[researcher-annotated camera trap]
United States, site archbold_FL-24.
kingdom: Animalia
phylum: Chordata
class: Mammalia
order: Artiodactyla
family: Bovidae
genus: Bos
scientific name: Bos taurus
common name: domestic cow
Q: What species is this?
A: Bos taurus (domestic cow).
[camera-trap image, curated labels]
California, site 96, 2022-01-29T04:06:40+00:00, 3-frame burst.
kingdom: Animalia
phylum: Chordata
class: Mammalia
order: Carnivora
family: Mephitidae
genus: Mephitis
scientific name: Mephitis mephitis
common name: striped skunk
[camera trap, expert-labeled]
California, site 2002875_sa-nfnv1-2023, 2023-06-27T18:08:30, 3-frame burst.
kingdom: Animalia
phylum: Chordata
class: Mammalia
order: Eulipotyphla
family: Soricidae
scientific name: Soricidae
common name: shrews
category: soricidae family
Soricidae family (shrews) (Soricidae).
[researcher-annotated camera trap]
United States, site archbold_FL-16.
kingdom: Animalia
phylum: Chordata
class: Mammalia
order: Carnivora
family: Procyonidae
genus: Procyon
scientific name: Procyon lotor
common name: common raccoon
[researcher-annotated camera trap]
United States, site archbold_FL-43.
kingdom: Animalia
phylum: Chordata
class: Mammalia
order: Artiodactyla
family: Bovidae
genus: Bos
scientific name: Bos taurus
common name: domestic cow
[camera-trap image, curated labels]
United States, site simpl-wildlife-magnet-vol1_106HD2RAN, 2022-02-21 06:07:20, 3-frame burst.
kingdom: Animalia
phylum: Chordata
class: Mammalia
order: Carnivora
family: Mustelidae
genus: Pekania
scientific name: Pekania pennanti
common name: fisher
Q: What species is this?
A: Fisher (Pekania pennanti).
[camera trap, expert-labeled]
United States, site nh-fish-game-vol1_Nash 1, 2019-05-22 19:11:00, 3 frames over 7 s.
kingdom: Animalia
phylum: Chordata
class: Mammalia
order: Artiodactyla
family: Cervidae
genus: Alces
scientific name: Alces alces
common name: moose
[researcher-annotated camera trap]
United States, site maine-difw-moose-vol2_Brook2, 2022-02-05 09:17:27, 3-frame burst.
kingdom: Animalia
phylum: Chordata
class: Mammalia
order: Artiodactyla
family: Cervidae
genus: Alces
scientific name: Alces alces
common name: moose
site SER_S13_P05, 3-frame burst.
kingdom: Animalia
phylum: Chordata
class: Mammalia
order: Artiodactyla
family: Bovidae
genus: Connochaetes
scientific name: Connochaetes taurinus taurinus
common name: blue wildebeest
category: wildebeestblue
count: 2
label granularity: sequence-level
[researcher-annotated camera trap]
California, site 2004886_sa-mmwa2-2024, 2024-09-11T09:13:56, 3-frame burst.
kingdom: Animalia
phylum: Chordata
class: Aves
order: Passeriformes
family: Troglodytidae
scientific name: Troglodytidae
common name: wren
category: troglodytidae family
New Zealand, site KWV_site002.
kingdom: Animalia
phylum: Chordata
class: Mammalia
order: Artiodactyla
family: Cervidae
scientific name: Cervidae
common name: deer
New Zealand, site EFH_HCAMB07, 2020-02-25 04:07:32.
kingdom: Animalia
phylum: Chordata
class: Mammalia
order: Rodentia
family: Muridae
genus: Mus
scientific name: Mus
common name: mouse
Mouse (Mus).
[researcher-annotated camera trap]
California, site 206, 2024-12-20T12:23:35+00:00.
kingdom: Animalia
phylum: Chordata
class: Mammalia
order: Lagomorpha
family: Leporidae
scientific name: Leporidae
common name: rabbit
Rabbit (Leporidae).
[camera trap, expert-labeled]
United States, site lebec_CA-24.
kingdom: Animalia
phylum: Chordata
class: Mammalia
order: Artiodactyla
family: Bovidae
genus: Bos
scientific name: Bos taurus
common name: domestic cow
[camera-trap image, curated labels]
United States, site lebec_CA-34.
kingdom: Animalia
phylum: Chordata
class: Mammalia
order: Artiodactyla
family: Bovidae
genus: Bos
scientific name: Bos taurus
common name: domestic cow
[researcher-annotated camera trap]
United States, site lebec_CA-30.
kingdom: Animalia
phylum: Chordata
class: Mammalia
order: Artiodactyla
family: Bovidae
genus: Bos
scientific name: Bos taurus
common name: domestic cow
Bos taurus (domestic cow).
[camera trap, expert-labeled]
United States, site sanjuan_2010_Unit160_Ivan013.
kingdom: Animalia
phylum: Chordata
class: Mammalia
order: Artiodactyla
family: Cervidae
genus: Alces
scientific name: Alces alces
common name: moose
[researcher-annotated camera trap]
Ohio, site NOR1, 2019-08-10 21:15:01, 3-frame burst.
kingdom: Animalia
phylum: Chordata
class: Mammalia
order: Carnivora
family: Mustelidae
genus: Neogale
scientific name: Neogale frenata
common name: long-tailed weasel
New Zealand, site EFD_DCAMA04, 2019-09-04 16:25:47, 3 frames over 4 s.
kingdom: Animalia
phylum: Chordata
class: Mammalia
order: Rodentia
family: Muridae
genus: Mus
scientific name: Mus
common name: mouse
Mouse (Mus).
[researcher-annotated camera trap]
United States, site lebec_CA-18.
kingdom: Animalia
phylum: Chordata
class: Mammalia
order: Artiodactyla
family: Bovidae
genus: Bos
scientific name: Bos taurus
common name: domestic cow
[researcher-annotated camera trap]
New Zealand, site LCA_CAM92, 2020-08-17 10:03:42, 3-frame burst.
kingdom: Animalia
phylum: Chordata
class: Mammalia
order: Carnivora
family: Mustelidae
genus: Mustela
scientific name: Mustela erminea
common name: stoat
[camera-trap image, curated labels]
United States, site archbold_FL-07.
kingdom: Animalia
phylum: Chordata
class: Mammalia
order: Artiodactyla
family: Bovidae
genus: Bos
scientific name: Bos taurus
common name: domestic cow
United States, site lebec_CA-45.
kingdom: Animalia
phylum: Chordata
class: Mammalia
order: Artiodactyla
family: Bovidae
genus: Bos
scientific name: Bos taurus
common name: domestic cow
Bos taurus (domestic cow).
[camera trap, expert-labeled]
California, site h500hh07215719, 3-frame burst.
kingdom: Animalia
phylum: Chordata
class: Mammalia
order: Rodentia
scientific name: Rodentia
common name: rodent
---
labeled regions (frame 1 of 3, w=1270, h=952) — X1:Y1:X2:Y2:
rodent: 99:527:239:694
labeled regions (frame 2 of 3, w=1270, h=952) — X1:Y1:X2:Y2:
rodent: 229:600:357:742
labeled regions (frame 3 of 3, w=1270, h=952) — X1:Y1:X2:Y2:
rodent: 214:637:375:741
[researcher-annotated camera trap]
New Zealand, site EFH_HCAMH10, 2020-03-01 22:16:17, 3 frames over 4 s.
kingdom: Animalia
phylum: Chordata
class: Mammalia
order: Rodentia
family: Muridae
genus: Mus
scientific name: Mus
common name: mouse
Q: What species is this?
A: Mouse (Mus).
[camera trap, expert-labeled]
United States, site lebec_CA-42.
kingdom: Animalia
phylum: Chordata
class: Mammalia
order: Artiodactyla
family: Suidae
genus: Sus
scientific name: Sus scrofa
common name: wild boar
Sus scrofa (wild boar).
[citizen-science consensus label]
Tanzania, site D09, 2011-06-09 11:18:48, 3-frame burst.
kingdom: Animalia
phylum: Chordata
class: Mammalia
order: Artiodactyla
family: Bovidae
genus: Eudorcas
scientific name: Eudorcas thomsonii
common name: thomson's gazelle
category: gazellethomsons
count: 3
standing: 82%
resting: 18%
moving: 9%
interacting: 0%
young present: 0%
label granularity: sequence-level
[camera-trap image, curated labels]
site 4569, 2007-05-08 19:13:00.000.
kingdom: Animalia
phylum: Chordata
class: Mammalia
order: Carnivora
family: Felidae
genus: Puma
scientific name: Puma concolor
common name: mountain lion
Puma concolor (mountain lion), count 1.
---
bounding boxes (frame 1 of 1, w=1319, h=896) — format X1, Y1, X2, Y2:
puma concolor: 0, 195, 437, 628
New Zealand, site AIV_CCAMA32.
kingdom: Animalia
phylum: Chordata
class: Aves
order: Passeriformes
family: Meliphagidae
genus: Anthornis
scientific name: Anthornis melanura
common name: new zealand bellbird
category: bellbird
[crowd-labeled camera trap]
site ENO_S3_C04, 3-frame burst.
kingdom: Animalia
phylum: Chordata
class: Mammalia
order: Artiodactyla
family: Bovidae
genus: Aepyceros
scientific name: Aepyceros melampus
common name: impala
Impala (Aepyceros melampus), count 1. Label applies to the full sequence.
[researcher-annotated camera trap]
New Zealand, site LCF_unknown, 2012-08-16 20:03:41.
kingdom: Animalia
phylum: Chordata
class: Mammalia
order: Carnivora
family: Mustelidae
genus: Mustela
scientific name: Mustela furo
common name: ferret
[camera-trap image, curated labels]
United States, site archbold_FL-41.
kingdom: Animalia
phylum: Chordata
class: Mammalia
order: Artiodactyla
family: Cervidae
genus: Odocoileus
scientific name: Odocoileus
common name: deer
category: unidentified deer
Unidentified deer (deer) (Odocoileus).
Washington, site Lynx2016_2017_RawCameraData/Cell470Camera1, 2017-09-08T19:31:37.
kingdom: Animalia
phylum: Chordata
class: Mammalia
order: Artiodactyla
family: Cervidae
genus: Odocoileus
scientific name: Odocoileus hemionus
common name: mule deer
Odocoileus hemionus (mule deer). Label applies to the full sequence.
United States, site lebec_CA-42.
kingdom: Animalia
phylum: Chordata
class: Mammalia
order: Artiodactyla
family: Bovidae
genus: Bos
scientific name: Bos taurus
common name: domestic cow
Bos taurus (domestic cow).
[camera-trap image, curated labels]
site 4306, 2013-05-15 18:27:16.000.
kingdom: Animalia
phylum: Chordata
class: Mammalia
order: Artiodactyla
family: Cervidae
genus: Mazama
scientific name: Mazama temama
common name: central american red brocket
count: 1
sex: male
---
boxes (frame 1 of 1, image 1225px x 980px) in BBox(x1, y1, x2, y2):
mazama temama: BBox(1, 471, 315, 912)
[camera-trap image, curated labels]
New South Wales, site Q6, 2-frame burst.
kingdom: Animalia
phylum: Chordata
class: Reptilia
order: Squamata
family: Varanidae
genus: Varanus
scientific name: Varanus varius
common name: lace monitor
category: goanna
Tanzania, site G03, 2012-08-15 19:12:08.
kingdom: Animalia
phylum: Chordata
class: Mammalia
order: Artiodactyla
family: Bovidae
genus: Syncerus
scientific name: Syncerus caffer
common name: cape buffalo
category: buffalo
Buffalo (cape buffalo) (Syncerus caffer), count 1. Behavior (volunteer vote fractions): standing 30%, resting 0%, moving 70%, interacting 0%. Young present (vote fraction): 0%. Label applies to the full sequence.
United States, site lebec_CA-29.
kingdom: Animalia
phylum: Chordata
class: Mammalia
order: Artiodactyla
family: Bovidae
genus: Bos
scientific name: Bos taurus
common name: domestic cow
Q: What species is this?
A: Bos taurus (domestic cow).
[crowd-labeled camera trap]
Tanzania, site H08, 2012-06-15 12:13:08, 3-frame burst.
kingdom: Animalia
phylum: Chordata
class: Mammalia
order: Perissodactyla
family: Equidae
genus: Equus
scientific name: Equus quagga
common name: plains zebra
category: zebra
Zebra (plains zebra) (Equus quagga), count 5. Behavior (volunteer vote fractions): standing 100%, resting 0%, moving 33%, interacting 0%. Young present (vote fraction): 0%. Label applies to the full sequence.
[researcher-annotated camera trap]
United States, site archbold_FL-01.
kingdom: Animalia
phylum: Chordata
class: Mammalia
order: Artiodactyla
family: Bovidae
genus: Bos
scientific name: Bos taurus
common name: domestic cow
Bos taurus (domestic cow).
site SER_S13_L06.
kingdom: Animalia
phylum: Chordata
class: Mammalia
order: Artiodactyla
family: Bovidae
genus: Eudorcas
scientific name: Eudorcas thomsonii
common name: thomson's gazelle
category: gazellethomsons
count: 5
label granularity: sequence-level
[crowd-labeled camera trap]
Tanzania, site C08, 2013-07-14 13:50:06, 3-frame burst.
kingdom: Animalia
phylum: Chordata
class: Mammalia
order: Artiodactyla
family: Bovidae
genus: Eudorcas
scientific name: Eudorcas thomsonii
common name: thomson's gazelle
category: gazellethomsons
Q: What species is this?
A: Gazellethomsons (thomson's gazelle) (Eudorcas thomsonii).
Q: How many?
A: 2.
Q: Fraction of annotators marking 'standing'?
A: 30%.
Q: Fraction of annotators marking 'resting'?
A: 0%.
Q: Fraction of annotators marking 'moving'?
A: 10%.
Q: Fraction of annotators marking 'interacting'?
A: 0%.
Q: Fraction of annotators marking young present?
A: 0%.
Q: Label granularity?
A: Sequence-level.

#####

REQUIRED WORK:
Write out exactly the lines between the start of the entries and the line containing "scientific name: Soricidae", including that line and the first one.

RESPONSE TO THE EXERCISE:
[researcher-annotated camera trap]
United States, site archbold_FL-24.
kingdom: Animalia
phylum: Chordata
class: Mammalia
order: Artiodactyla
family: Bovidae
genus: Bos
scientific name: Bos taurus
common name: domestic cow
Q: What species is this?
A: Bos taurus (domestic cow).
[camera-trap image, curated labels]
California, site 96, 2022-01-29T04:06:40+00:00, 3-frame burst.
kingdom: Animalia
phylum: Chordata
class: Mammalia
order: Carnivora
family: Mephitidae
genus: Mephitis
scientific name: Mephitis mephitis
common name: striped skunk
[camera trap, expert-labeled]
California, site 2002875_sa-nfnv1-2023, 2023-06-27T18:08:30, 3-frame burst.
kingdom: Animalia
phylum: Chordata
class: Mammalia
order: Eulipotyphla
family: Soricidae
scientific name: Soricidae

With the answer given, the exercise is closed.